One such initiative is Uplift, a mentorship program developed by Shift Active Media. Its objective is to provide women in the industry with access to a network of influential senior female professionals who have already left their mark in the bike business. This program boasts mentors like the three women featured in this article, alongside female leaders from prominent organizations such as Specialized, Cannondale, SRAM, British Cycling, BMC, and Rapha.
Additionally, Women in Sports Tech (WiST) plays a crucial role in empowering women at the intersection of sports, technology, and innovation. WiST’s mission focuses on creating transformative growth opportunities for women and employers, spanning from educational settings to executive boardrooms. Their activities include hosting webinars, conferences, and a fellowship program, with some of these events being free to attend.
Kate Veronneau’s statement encapsulates the sentiment driving these efforts: “I’m not going to sugarcoat it. I want to see more women in leadership positions in the cycling industry.” This call to action reflects a broader movement within the industry, aiming to break down barriers and create a more inclusive and diverse environment for women to thrive.
Public Opinion and Data Highlight the Need for Greater Investment in Women’s Cycling
Public sentiment and research underscore the value of investing in women within the cycling industry, particularly in promoting women’s sports. A revealing study by Wasserman Media Group highlights the untapped potential of women athletes:
- Women athletes generate twice as much engagement on social media compared to their male counterparts.
- Fans demonstrate a 54% higher awareness of sponsors associated with women athletes than those linked to male athletes.
- Supporters of women athletes are 45% more inclined to consider or purchase products from sponsor brands, a stark contrast to men’s sports.
Despite these compelling statistics, there remains a significant disparity in earnings and sponsorship. According to Wasserman, male athletes earn on average 21 times more than female athletes, and a staggering 90% of sponsorship dollars flow into men’s sports.
This data paints a clear picture: investing in women’s cycling, particularly in elevating women to leadership roles and prioritizing female athletes, is not only a matter of equity but also a sound business decision. Brands in the cycling industry now face the crucial task of genuinely committing to this priority, recognizing the substantial benefits that come with supporting and promoting women in the sport.
The Call for Women to Drive Change in the Cycling Industry
The three influential women in this article, while acknowledging the ongoing challenges in achieving gender equality in cycling, share an enthusiastic outlook for the future of women in the industry.

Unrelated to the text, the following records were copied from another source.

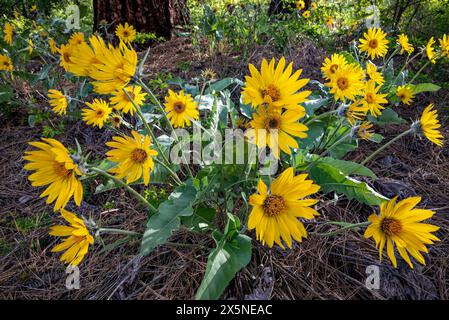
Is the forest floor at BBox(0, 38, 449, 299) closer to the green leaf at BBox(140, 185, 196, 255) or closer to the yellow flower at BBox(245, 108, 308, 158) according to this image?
the green leaf at BBox(140, 185, 196, 255)

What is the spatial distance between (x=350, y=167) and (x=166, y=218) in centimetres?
88

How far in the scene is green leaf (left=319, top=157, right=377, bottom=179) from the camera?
137cm

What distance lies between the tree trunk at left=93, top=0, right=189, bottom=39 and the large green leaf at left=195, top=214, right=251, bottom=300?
3245mm

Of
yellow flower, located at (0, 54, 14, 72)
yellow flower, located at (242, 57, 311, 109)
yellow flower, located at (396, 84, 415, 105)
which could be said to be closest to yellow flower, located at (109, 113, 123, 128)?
yellow flower, located at (242, 57, 311, 109)

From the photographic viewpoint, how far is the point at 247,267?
4.60 feet

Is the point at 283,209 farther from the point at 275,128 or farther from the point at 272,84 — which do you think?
the point at 272,84

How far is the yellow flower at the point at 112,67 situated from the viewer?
1184 mm

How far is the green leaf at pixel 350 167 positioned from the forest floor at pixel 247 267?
0.85 feet

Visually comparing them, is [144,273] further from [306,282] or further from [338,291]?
[338,291]

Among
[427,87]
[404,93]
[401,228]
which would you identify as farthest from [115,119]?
[427,87]

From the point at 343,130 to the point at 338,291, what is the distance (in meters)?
0.86

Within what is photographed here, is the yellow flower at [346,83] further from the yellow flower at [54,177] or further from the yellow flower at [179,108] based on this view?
the yellow flower at [54,177]

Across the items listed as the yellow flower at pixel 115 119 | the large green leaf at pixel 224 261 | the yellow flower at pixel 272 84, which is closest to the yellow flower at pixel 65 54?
the yellow flower at pixel 115 119
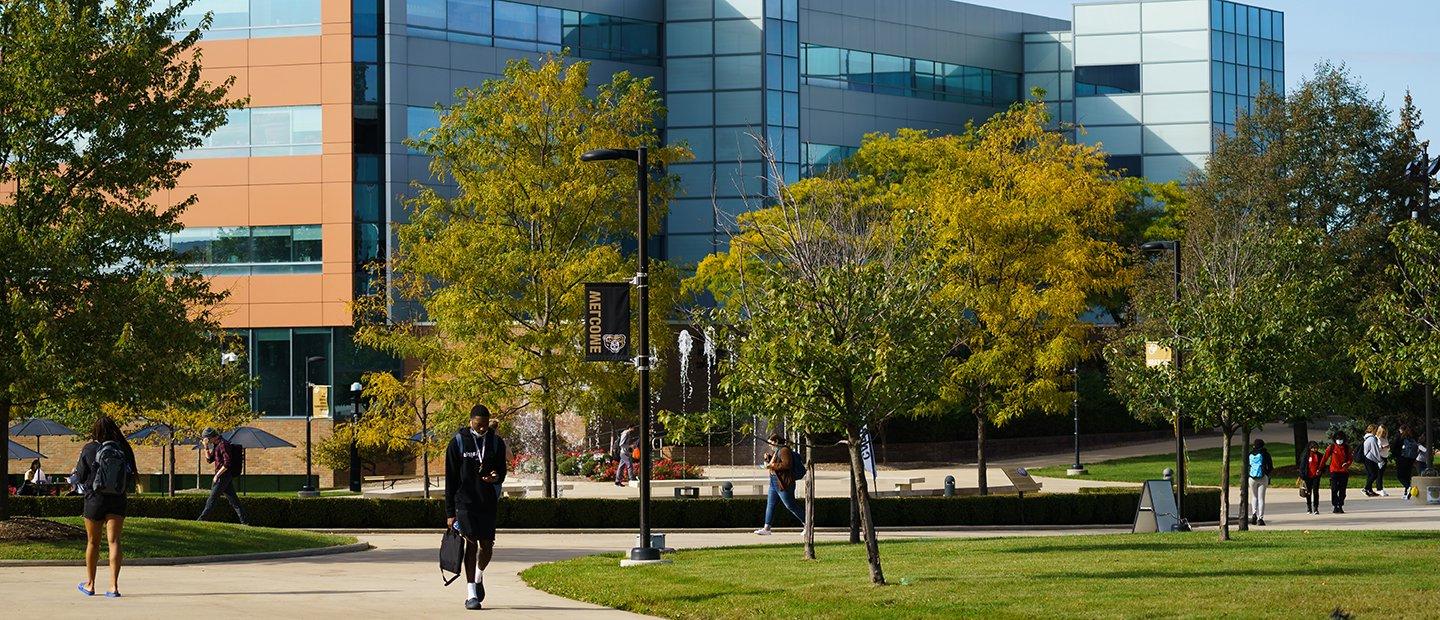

Cassondra Spring emphasizes the timeliness and importance of joining the cycling industry now, to actively contribute to a more equitable future. She highlights the need for genuine enthusiasts – those who are passionate about cycling and committed to innovating and improving the industry.
Kate Veronneau predicts an increase in the value and impact of women’s perspectives in cycling in the coming years. She believes that current initiatives will only expand and become more influential.
Interestingly, the backgrounds of Castling, Spring, and Veronneau, which include creating new ventures, community organizing, and marketing to diverse audiences, suggest their innate ability to understand and engage with different stakeholders. This might support the notion that women often bring a collaborative and empathetic approach, though this is more an observation than a data-backed fact.
Echoing this sentiment, Castling uses a fitting metaphor: “Like a bicycle, life is about moving forward.” She invites women to join and shape the cycling industry with their unique perspectives, emphasizing the crucial role they play in defining the future of cycling in terms of visibility, vision, and voice. This call to action underscores the importance of female participation in an industry on the cusp of transformative change.